REQUIREMENT: In the discussion notes below, condense the paragraph that begins "L1-regularized linear regression, commonly known as Lasso" into a short bulleted list that keeps its main facts.

PASSAGE TO READ:

5 CS 189 Discussion 05: Lasso Regression & Bias-Variance Decomposition
5.0.1 Contact Information
| Name | Wesley Zheng |
| Pronouns | He/him/his |
| wzheng0302@berkeley.edu | |
| Discussion | Wednesdays, 11–12 PM @ Wheeler 120 & Wednesdays, 3-4 PM @ Hildebrand Hall B51 |
| Office Hours | Tuesdays, 11–1 PM @ Cory Courtyard |
5.1 \(\ell_1\) Regression
Consider an regression model \[y = \beta + \varepsilon,\] where \(y\in \mathbb{R}\) and \(\beta\in\mathbb{R}\). Consider data points \(y_1,\dots,y_n\), where all \(y_i\) are distinct. Find the minimizer \(\widehat\beta\) of the objective function \[J(\beta) = \sum_{i=1}^n\|y_i - \beta\|_1 = \sum_{i=1}^n|y_i-\beta|.\]
L1-regularized linear regression, commonly known as Lasso, extends ordinary least squares by adding an L1 penalty term to the loss function. This modification encourages simpler and more interpretable models.
Definition
- Standard linear regression minimizes squared error:
\[ \min_{\beta} \|y - X\beta\|_2^2 \] - Lasso adds an L1 penalty:
\[ \min_{\beta} \|y - X\beta\|_2^2 + \lambda \|\beta\|_1 \] where
\[ \|\beta\|_1 = \sum_{j=1}^p |\beta_j| \]
Key Properties
- Penalizes the sum of absolute values of coefficients.
- Encourages sparsity — some coefficients are driven exactly to 0.

PROVIDED INFORMATION:

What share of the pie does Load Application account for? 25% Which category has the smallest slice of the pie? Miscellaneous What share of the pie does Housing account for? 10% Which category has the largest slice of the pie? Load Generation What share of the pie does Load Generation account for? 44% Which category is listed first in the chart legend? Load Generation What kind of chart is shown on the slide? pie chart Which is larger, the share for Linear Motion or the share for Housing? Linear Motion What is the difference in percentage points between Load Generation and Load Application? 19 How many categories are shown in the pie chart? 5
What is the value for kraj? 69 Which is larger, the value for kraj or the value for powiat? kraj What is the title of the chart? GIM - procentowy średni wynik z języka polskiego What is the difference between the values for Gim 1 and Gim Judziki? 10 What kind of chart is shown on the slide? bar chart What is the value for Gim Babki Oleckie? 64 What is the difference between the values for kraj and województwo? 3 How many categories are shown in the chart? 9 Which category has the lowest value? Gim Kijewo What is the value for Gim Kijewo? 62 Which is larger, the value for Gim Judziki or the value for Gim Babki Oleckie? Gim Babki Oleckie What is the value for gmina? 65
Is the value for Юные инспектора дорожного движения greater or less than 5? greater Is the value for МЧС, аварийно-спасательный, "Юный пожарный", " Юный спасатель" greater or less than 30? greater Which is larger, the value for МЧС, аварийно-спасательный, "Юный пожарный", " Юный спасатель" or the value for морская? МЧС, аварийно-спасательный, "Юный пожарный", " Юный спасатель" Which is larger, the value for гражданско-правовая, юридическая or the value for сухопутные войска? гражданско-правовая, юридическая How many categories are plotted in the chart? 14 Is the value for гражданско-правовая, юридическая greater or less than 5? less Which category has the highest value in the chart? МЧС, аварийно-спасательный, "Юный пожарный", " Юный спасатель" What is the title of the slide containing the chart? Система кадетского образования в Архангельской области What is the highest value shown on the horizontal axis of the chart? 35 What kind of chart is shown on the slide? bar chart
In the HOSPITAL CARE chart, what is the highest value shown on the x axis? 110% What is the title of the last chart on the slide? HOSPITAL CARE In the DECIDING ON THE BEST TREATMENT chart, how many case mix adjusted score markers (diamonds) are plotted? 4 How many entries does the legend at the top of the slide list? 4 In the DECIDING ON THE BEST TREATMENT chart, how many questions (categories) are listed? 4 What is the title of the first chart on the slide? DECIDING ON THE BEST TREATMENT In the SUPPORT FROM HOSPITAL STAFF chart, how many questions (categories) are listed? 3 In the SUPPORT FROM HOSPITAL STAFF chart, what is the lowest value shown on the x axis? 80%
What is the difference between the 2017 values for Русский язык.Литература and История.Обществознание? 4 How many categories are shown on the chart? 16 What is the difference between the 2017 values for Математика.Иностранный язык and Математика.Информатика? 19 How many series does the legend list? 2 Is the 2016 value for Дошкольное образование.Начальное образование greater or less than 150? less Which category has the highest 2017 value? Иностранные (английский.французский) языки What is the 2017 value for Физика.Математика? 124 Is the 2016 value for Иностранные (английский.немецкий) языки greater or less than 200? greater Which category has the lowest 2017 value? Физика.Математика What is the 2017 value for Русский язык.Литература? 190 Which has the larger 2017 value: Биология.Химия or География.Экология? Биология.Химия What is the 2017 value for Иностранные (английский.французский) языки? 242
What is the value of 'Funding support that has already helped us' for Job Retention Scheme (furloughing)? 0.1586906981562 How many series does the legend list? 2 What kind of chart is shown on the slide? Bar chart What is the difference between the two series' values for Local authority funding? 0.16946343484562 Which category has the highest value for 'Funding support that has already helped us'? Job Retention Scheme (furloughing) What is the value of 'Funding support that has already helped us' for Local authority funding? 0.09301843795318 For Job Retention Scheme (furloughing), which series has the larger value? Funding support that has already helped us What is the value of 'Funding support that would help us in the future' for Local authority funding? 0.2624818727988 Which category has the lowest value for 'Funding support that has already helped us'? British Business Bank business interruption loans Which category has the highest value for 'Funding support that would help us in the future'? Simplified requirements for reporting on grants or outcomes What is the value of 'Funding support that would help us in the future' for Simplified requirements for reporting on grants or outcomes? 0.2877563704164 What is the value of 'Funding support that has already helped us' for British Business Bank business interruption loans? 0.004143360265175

YOUR RESPONSE:
- L1-regularized linear regression is commonly called Lasso.
- It extends ordinary least squares by adding an L1 penalty term to the loss function.
- This change encourages simpler, more interpretable models.